The exercise: Reproduce the passage from the dog park article word for word, starting at "August 29, 2019" and ending at "dog as well.".

Provided text:
_ _ _

Dog Parks: Merriment or Mayhem?

August 29, 2019

Group of dogs at park smelling each other.
In my last blog, I described a fight that took place at my local dog park. Since then, I’ve witnessed an even more violent attack where two dogs belonging to one man latched on to another dog and literally tried to pull the poor dog apart. I’ll save you the trauma of the details. The dog lived, but it was horrific and is something that will stay with me for a long time to come. No doubt it will stay with that poor dog as well.

Most owners consider dog parks fun places to let their dog play with others while they socialize as well. Dogs, like us, are social creatures, and it can be fun for them to romp  and make new friends. But ask any professional trainer whether dog parks are a good idea, and we’ll advise you against ever attending one. Why? Are we killjoys? Worrywarts? Over-the-top protective of our and our clients’ dogs? Nope. We just know too much and have seen too much. We’re all too aware that when a dog is attacked, even if no grave physical injury results, there is damage in the form of serious emotional distress. That’s bad enough in and of itself, but it can also result in the dog becoming fearful of or fear-reactive toward other dogs. That can happen even if a dog isn’t attacked but is simply bullied, which happens constantly at dog parks. Imagine the cumulative and lifelong impact, especially on a young puppy.

_ _ _

Data lines:
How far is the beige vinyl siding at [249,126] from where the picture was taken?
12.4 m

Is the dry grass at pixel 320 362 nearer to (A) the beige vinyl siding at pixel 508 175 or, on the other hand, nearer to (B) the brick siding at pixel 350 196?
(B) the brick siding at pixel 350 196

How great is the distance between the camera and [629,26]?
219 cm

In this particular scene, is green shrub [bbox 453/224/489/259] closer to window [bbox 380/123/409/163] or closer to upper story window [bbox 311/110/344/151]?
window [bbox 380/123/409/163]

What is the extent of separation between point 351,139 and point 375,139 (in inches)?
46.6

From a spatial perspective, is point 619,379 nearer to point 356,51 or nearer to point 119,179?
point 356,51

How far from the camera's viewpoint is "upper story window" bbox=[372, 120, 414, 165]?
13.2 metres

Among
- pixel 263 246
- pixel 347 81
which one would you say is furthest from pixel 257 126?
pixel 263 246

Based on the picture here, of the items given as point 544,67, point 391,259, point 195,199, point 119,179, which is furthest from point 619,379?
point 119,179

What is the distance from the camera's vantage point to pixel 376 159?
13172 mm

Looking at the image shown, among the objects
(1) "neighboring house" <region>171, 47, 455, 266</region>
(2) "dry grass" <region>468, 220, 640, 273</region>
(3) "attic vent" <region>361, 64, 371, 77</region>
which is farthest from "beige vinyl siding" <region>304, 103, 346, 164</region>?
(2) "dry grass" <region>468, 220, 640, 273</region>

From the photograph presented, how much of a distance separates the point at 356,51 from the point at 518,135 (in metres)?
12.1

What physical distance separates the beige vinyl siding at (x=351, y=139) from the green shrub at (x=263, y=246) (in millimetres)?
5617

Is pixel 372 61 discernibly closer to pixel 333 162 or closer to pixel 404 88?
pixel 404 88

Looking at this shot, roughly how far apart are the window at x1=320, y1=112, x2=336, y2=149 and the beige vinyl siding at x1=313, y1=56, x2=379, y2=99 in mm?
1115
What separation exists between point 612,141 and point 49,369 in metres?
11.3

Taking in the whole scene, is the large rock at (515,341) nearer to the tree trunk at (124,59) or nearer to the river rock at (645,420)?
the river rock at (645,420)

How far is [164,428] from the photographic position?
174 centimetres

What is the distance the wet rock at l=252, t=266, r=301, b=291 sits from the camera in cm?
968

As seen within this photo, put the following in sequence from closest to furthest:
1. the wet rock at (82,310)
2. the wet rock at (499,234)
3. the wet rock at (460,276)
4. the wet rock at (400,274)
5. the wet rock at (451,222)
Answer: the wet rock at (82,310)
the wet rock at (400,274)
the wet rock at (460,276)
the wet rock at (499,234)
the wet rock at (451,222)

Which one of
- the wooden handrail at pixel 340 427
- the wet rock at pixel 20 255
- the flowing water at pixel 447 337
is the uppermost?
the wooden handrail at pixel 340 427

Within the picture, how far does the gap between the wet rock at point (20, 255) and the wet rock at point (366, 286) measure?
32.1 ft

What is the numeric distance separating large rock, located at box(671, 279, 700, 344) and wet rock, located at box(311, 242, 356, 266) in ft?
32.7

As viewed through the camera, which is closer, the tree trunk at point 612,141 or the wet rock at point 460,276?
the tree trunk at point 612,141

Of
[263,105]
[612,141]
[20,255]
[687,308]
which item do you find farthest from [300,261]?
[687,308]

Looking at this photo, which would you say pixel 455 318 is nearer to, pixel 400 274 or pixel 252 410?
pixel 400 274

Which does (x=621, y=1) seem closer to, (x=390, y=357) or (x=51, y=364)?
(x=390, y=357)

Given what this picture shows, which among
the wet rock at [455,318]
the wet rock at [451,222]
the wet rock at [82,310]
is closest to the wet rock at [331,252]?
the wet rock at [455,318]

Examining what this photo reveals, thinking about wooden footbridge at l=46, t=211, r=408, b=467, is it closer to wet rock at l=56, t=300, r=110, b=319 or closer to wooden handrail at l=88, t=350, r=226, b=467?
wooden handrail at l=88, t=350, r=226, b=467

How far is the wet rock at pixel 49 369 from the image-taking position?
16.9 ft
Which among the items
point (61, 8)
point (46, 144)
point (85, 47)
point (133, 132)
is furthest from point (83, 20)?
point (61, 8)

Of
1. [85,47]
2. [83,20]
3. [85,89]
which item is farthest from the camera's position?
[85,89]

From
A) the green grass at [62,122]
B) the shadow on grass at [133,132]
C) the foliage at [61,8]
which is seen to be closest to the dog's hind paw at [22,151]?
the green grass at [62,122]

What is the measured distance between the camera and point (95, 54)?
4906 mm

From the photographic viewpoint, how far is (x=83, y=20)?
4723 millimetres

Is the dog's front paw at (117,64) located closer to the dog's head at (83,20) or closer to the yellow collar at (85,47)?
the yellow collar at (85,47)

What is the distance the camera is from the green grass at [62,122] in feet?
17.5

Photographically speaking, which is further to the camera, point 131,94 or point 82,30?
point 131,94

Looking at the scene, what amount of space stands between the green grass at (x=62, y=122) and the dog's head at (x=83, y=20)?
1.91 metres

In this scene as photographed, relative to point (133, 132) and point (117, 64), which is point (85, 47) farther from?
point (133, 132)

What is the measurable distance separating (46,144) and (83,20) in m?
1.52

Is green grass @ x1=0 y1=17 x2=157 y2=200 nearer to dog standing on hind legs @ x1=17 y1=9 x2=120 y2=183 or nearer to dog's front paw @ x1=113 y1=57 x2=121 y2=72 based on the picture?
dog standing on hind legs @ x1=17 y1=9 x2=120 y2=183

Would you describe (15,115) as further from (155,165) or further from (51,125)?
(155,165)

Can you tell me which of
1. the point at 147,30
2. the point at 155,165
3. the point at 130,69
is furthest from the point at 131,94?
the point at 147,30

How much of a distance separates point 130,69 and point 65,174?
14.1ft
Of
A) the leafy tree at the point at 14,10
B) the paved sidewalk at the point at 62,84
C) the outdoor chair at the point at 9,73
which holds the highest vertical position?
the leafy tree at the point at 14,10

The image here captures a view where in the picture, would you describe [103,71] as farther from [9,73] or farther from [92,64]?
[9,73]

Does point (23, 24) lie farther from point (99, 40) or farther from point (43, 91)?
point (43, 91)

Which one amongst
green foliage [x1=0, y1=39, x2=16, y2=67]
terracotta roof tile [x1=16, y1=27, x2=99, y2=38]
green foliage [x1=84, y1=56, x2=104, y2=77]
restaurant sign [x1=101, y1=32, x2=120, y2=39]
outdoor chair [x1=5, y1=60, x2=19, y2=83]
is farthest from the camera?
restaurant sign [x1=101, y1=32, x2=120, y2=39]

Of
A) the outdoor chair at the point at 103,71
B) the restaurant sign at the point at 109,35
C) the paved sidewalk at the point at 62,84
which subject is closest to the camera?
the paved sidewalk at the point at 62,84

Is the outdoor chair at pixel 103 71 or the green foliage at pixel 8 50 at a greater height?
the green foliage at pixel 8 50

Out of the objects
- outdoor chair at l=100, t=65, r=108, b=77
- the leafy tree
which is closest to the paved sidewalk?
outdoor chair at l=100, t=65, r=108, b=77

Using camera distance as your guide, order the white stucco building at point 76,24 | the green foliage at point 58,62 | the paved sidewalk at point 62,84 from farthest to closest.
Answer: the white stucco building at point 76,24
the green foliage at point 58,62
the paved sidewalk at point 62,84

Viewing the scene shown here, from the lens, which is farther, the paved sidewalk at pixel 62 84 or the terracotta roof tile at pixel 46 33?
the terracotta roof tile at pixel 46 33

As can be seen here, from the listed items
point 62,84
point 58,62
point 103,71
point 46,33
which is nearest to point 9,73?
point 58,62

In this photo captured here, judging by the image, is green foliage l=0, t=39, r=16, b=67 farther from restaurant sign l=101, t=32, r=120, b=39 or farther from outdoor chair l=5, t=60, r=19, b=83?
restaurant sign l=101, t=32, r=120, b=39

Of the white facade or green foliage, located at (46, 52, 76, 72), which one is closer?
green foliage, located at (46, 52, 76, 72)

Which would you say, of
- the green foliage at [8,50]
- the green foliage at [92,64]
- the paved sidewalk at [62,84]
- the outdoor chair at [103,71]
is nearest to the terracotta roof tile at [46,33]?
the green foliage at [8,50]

_ _ _

Finished answer:
August 29, 2019

Group of dogs at park smelling each other.
In my last blog, I described a fight that took place at my local dog park. Since then, I’ve witnessed an even more violent attack where two dogs belonging to one man latched on to another dog and literally tried to pull the poor dog apart. I’ll save you the trauma of the details. The dog lived, but it was horrific and is something that will stay with me for a long time to come. No doubt it will stay with that poor dog as well.